8. Komunikasi ke Peserta Kurang Jelas
Kadang masalah bukan karena sistem atau soal, tetapi karena peserta tidak menerima informasi dengan baik. Contoh yang cukup sering terjadi, peserta lupa jadwal, peserta tidak membaca email, peserta tidak tahu link ujian, peserta tidak tahu aturan pelaksanaan. Akhirnya saat hari ujian, panitia sibuk menjawab pertanyaan yang sebenarnya bisa dicegah.
Cara Mengatasinya
Jangan mengandalkan satu jalur komunikasi. Gabungkan beberapa metode, email notifikasi, reminder, grup koordinasi, halaman informasi peserta. Informasi yang jelas sebelum pelaksanaan biasanya mengurangi pertanyaan saat hari ujian.
9. Terlalu Fokus pada Pelaksanaan, Lupa Memikirkan Setelah Ujian
Banyak tim sangat fokus menyiapkan hari pelaksanaan. Tetapi lupa bahwa pekerjaan belum selesai saat peserta menekan tombol submit. Setelah ujian biasanya masih ada kebutuhan seperti rekap hasil, laporan, pengolahan nilai, distribusi hasil, sertifikat, dokumentasi pelaksanaan. Kalau proses ini belum dipikirkan sejak awal, pekerjaan setelah ujian bisa jauh lebih besar.
Cara Mengatasinya
Sebelum pelaksanaan dimulai, tentukan siapa yang menerima hasil, bentuk laporan yang dibutuhkan, apakah perlu konversi nilai, apakah perlu sertifikat, kapan hasil akan dibagikan. Dengan begitu seluruh proses menjadi lebih terencana.
Kesimpulan
Pelaksanaan ujian online sebenarnya tidak selalu rumit.
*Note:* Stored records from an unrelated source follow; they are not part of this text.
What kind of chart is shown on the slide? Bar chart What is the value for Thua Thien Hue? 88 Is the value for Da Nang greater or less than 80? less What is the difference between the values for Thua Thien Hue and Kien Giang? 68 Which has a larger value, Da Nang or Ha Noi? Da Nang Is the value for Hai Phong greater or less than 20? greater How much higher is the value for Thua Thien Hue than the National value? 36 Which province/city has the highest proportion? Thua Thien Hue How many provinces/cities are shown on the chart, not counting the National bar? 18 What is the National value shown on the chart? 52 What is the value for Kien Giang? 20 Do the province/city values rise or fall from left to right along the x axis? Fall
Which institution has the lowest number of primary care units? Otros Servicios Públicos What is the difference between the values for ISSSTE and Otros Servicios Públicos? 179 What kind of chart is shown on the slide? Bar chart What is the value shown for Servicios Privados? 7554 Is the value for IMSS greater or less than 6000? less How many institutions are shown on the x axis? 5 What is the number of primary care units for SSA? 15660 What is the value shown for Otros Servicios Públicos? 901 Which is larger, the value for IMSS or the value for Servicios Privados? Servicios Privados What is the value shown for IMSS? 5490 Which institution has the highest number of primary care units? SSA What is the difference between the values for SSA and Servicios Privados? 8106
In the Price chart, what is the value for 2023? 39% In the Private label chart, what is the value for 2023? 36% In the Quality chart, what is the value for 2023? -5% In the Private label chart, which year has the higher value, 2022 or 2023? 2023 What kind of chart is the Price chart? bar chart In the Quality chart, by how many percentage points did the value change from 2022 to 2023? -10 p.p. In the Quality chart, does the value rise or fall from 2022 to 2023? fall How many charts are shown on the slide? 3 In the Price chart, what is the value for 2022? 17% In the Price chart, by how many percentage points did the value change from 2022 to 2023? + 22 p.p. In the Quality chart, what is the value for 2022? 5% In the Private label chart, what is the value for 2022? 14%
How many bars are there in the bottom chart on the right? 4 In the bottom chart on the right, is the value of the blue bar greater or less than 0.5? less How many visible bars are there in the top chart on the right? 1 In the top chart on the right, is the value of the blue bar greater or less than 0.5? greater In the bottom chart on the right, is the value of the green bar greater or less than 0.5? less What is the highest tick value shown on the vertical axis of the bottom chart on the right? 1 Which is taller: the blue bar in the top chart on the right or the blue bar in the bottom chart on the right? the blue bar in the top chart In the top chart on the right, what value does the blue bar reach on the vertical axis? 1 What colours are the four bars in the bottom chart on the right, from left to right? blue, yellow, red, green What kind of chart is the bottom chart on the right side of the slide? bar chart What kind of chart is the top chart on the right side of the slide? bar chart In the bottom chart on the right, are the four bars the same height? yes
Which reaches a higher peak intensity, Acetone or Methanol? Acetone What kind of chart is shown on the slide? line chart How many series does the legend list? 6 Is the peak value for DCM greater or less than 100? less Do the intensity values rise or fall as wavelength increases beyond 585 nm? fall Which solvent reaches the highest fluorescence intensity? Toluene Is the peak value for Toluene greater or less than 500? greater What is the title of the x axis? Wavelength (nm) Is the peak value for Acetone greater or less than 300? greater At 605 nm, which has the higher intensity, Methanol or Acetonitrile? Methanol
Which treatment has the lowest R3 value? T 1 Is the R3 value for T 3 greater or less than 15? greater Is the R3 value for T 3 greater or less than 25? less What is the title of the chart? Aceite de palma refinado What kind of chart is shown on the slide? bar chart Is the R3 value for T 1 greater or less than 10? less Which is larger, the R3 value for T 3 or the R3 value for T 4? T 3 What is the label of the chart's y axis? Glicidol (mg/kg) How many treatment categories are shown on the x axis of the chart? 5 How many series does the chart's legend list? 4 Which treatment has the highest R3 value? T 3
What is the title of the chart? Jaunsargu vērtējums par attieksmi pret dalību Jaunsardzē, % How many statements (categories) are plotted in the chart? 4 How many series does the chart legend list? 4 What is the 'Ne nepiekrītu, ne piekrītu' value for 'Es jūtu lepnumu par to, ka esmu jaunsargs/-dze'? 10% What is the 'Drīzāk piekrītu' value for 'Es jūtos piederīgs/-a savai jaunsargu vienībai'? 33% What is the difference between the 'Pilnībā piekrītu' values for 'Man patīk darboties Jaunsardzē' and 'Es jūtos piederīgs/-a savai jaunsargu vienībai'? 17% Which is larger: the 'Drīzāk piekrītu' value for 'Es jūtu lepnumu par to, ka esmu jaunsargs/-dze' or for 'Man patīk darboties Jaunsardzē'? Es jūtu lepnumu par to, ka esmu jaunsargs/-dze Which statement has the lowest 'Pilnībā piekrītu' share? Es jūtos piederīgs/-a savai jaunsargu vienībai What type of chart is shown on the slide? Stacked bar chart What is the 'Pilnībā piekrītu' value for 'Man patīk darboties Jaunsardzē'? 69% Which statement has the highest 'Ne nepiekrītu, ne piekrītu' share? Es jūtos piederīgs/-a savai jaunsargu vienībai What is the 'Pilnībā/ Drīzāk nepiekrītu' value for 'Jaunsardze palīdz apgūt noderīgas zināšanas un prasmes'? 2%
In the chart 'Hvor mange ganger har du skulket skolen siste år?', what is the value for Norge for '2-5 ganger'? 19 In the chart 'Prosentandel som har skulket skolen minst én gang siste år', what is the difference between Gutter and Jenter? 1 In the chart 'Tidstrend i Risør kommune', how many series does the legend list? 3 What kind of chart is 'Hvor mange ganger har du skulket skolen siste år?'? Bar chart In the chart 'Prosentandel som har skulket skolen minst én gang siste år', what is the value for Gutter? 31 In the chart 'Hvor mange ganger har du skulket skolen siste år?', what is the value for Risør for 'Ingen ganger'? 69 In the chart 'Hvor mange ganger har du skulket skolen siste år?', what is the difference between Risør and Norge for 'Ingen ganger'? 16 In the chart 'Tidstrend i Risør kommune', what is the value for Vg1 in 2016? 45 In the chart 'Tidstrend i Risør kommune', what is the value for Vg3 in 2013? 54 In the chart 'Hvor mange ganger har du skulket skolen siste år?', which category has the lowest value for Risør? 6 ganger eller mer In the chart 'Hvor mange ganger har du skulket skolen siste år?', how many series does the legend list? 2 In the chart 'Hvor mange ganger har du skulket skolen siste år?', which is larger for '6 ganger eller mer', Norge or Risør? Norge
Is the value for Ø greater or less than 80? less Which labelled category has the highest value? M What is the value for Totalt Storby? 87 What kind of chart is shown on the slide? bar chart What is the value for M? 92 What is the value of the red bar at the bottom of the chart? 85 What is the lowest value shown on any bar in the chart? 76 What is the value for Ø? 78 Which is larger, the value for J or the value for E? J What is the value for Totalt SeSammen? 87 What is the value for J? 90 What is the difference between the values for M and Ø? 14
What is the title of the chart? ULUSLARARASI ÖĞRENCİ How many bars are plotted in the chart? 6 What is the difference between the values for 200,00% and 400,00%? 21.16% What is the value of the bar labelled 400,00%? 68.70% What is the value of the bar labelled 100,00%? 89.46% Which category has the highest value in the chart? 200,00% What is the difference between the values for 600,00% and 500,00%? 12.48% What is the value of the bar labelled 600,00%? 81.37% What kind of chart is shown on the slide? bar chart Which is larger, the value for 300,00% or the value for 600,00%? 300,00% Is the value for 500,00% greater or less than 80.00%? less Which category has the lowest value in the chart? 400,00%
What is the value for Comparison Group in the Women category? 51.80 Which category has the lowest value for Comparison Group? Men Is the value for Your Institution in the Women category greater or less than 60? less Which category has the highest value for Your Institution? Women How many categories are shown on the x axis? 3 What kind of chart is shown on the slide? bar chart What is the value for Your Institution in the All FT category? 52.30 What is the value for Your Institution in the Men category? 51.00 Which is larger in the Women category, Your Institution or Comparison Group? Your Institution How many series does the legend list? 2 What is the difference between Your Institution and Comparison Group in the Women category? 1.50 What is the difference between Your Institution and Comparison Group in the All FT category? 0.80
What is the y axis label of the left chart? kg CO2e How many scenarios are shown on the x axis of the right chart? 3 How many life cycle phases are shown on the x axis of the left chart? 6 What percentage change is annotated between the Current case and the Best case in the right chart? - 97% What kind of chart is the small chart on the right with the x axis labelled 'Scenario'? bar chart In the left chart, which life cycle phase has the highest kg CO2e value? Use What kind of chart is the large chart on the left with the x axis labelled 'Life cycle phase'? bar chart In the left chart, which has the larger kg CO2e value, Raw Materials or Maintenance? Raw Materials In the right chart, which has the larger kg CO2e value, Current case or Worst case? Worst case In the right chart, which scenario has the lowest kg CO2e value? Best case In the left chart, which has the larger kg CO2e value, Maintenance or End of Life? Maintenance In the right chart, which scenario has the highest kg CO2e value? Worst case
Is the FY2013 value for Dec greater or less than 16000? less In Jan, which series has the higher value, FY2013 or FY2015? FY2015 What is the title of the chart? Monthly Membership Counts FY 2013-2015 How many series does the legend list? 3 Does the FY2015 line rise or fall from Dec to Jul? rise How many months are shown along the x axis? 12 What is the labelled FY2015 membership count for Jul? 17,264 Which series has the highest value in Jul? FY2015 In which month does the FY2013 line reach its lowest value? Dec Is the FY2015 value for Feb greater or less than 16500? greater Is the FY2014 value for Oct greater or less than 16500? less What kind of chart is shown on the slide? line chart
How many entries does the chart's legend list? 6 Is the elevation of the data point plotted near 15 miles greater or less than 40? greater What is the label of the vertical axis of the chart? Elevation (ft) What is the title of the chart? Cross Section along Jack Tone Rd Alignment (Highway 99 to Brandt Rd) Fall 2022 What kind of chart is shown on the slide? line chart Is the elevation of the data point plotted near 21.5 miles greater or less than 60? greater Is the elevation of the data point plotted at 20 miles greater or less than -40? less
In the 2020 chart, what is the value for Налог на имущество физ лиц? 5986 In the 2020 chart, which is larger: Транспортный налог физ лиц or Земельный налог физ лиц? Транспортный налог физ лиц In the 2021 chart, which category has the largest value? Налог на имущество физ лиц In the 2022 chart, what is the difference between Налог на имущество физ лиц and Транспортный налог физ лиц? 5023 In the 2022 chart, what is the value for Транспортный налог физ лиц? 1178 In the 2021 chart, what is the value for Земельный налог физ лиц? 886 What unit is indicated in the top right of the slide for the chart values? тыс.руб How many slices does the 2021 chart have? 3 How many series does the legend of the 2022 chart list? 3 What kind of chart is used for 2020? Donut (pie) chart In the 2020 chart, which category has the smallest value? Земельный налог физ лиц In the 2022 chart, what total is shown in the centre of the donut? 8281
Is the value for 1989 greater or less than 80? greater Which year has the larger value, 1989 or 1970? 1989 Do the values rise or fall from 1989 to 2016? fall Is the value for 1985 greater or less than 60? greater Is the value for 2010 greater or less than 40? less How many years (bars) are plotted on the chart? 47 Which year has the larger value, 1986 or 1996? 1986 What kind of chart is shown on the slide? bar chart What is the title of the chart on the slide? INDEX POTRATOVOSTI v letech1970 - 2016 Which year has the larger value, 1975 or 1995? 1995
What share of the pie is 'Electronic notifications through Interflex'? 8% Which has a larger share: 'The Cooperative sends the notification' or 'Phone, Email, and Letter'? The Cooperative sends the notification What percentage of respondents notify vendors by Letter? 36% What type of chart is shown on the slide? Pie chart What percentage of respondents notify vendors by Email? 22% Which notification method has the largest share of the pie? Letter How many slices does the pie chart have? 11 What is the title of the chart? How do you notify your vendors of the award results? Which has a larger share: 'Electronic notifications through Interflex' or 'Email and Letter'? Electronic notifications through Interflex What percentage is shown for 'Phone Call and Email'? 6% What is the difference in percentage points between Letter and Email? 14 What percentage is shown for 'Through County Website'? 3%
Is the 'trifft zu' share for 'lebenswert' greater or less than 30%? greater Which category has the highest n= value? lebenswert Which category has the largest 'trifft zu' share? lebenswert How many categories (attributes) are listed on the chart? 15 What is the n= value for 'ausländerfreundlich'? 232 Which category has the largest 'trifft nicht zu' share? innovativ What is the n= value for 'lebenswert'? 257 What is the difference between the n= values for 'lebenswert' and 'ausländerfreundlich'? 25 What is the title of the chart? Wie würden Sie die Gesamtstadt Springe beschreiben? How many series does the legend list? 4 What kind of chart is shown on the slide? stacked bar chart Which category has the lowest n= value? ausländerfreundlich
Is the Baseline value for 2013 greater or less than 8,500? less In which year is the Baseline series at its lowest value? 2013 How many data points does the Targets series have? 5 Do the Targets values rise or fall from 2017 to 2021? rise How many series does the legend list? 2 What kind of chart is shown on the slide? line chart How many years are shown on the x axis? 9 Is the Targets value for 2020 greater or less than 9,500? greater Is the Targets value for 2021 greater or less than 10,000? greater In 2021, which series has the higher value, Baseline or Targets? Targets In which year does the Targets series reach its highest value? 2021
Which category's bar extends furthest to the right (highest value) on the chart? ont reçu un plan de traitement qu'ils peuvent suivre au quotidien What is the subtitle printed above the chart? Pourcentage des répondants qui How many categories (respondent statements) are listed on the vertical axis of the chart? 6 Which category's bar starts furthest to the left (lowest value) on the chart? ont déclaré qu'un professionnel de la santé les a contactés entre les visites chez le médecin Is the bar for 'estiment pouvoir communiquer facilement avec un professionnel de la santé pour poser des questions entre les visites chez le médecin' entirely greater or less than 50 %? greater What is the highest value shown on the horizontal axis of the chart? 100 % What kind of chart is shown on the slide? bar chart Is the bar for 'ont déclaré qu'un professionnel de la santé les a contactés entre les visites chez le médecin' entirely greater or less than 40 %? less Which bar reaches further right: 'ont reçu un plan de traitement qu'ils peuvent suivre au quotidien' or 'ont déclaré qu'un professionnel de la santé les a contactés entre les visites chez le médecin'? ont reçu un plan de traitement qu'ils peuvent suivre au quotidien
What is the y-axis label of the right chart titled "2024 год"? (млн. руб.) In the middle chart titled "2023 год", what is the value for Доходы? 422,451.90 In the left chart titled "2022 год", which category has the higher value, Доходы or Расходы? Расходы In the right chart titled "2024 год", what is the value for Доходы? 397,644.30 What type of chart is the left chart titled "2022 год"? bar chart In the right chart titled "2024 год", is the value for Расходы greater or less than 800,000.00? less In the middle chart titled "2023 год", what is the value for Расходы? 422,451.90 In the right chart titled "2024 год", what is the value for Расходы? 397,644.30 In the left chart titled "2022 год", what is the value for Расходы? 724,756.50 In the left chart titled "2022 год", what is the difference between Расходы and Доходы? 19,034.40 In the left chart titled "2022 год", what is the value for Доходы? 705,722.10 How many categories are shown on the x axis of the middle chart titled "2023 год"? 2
Tetapi semakin besar jumlah peserta dan semakin tinggi kebutuhan pengawasan, biasanya semakin banyak detail operasional yang perlu dipersiapkan. Mulai dari data peserta, komunikasi, pelaksanaan, pengawasan, sampai pengolahan hasil. Karena itu selain memilih sistem yang tepat, penting juga memastikan proses pelaksanaannya benar-benar siap.
Punya kebutuhan pelaksanaan ujian yang berbeda? Mulai dari tryout sederhana sampai ujian dengan pengawasan tinggi, sesuaikan metode pelaksanaan dengan kebutuhan dan tujuan evaluasi yang ingin dicapai.